*** Opening Extracted material ***

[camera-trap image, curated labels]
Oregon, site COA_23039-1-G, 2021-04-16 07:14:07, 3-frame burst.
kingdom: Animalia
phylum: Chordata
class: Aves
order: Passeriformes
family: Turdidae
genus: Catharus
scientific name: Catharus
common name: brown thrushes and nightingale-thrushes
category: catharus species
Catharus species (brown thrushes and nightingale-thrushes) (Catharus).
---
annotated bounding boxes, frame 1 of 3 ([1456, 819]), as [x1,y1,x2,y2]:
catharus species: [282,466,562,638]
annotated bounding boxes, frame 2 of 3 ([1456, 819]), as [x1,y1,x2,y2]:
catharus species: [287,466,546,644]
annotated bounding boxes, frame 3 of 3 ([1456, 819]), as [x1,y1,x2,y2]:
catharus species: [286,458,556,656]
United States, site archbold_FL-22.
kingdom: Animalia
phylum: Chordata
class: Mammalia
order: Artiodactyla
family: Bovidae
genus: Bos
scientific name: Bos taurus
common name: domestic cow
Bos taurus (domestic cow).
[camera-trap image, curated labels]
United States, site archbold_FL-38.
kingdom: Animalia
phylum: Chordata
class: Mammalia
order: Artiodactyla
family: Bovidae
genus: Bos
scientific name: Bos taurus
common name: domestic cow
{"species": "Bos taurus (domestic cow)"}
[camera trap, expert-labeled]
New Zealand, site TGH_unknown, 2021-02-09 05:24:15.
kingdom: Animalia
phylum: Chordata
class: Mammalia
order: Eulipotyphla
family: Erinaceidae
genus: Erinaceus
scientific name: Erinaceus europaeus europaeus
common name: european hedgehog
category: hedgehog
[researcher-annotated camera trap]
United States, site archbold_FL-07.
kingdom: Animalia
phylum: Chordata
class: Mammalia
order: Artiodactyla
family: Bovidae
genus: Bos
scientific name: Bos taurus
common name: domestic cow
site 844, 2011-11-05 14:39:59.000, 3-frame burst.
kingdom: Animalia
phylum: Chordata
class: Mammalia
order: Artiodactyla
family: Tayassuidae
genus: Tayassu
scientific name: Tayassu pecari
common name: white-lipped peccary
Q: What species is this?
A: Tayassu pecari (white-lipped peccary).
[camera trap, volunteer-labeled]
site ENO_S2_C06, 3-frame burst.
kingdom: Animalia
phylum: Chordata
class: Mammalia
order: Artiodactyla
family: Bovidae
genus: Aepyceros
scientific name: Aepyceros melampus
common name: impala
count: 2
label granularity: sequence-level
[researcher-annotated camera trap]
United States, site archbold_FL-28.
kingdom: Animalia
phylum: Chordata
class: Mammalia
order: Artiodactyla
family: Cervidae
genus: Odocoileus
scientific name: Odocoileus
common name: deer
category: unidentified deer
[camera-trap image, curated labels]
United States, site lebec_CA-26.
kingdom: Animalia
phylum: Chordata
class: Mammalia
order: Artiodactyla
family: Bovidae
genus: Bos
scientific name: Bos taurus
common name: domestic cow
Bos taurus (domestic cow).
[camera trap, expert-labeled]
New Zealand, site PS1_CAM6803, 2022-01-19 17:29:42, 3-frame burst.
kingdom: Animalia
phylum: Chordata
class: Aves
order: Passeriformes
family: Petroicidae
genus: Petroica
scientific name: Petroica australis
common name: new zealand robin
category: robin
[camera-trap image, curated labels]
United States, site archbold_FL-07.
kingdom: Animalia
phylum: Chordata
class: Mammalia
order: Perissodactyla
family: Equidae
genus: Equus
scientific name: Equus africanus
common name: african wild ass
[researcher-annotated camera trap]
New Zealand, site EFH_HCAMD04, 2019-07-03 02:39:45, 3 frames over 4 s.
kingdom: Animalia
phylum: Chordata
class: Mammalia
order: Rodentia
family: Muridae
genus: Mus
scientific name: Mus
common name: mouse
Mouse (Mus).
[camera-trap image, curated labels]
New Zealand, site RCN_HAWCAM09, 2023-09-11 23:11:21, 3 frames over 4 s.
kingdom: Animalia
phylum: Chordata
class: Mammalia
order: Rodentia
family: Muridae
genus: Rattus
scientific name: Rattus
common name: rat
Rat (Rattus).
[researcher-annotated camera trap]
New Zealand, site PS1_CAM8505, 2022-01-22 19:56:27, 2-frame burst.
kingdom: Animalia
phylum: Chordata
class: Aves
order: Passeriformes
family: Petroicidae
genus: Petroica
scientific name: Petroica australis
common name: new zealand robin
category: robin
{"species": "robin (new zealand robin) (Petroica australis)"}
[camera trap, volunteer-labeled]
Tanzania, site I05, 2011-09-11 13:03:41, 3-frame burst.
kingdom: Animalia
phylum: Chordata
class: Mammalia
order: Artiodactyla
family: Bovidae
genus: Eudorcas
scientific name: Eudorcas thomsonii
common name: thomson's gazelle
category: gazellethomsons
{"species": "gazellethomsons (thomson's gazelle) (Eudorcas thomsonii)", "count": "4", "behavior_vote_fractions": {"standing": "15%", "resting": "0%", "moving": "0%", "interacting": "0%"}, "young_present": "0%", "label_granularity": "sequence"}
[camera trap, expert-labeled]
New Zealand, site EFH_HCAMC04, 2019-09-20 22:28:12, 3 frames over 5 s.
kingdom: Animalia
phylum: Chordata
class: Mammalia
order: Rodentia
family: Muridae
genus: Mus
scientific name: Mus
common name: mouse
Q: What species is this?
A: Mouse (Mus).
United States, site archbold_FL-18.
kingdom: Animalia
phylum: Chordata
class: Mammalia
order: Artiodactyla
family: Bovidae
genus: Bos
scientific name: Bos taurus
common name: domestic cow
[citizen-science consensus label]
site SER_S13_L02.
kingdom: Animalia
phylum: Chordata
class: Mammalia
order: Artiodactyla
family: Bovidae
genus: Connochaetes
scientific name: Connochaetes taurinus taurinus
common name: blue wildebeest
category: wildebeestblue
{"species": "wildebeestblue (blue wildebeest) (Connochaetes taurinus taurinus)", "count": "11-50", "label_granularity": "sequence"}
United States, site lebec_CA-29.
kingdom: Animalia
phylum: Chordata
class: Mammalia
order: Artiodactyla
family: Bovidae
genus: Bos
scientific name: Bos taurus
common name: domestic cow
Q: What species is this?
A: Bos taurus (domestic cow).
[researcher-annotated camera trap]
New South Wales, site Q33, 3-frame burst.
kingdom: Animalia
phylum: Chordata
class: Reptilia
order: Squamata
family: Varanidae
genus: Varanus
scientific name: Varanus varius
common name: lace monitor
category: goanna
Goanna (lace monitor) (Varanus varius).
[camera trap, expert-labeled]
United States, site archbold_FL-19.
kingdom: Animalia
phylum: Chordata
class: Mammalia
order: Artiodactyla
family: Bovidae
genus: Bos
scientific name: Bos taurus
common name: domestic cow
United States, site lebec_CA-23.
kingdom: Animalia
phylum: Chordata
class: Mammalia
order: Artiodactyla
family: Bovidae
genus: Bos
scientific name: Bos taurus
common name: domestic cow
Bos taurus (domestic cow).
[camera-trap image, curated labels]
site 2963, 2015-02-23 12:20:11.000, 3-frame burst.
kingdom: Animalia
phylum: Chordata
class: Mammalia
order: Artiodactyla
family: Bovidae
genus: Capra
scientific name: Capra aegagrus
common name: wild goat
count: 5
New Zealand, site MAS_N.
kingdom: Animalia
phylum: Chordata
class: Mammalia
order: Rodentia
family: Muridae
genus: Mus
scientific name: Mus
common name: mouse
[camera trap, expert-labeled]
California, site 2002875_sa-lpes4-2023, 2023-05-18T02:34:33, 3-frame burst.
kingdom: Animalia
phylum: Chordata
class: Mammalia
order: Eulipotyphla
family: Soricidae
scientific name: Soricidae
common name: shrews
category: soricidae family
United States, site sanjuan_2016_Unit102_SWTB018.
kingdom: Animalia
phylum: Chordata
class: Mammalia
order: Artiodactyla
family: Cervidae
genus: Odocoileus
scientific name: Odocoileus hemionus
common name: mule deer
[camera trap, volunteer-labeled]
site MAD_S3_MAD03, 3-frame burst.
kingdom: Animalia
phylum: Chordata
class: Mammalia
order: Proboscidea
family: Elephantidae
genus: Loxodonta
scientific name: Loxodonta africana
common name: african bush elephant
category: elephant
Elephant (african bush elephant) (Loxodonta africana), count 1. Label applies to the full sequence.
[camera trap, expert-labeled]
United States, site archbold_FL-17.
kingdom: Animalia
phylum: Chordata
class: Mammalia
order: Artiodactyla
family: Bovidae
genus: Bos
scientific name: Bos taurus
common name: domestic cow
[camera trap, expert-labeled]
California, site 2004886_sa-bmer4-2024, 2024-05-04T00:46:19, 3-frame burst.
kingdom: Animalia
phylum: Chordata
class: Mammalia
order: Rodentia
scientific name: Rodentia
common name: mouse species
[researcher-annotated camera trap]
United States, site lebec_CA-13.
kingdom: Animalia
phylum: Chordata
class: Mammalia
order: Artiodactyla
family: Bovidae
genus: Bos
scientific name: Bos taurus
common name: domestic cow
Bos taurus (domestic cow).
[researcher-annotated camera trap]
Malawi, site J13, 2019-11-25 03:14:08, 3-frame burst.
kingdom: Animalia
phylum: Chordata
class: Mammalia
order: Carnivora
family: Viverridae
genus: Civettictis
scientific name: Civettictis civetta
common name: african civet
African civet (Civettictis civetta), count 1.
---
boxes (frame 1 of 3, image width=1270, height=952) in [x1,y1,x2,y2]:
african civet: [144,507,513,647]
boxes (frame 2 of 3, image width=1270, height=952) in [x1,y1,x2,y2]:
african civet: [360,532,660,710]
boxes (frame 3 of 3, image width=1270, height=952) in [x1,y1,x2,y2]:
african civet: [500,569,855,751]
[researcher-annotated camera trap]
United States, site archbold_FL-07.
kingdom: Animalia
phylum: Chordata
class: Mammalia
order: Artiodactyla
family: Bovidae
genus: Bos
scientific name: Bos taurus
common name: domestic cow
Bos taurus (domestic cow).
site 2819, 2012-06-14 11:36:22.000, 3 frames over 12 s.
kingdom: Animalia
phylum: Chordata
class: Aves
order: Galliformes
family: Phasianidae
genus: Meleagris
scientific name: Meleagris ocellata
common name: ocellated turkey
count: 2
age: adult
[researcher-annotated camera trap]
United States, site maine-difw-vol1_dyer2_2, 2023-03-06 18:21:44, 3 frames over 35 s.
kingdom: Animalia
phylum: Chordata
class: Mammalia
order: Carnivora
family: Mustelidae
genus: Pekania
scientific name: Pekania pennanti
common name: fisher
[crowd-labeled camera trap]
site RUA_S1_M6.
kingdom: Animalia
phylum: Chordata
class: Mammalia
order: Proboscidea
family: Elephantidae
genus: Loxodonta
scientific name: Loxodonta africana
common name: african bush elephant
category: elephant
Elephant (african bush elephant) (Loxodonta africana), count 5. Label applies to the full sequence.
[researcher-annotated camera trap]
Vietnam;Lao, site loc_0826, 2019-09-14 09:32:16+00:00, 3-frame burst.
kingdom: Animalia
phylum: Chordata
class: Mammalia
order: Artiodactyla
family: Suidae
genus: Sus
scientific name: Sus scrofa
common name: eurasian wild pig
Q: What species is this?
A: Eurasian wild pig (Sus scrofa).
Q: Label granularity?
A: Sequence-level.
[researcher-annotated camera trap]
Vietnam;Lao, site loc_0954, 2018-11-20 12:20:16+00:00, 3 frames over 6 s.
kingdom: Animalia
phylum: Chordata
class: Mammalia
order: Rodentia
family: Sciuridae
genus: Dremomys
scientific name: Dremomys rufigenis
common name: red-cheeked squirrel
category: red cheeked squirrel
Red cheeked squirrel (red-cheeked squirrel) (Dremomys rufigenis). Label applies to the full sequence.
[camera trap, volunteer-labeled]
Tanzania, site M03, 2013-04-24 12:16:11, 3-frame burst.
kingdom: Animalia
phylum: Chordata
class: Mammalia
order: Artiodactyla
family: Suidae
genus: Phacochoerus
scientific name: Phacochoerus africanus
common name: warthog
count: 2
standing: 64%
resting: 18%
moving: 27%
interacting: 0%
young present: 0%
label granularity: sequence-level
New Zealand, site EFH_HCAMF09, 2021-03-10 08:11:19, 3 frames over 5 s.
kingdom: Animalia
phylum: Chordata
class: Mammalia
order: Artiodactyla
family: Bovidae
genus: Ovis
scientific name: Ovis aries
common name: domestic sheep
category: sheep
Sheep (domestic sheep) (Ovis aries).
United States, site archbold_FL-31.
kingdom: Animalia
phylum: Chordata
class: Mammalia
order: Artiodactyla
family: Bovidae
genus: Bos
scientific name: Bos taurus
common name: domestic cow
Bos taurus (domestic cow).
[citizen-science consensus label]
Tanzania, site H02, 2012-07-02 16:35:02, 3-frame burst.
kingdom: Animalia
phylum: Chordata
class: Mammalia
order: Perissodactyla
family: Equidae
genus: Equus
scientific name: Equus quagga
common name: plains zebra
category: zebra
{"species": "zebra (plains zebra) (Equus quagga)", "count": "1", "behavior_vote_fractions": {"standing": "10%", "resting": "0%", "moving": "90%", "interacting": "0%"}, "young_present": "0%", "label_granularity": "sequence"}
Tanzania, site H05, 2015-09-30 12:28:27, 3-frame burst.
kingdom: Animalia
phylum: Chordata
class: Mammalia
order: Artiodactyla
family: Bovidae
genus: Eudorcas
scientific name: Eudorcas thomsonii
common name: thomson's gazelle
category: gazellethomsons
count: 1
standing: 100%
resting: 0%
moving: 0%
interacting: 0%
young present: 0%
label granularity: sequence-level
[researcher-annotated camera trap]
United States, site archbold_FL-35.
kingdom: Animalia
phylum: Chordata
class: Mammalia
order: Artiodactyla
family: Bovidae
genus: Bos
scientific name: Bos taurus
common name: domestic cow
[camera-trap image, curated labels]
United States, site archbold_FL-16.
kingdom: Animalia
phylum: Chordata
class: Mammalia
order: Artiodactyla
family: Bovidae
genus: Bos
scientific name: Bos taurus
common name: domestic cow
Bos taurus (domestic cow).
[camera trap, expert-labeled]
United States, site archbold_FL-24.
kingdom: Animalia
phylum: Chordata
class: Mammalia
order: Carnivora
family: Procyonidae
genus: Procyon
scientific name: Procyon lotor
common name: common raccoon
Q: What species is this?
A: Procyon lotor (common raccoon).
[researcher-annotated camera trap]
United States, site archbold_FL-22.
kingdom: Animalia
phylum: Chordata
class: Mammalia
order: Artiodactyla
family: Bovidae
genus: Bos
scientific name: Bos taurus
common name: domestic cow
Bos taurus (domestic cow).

*** Closing Extracted material ***

• [Exercise details] Copy, from the material above, each line in which the string "taurinus" occurs.

• [Completed exercise]
scientific name: Connochaetes taurinus taurinus
{"species": "wildebeestblue (blue wildebeest) (Connochaetes taurinus taurinus)", "count": "11-50", "label_granularity": "sequence"}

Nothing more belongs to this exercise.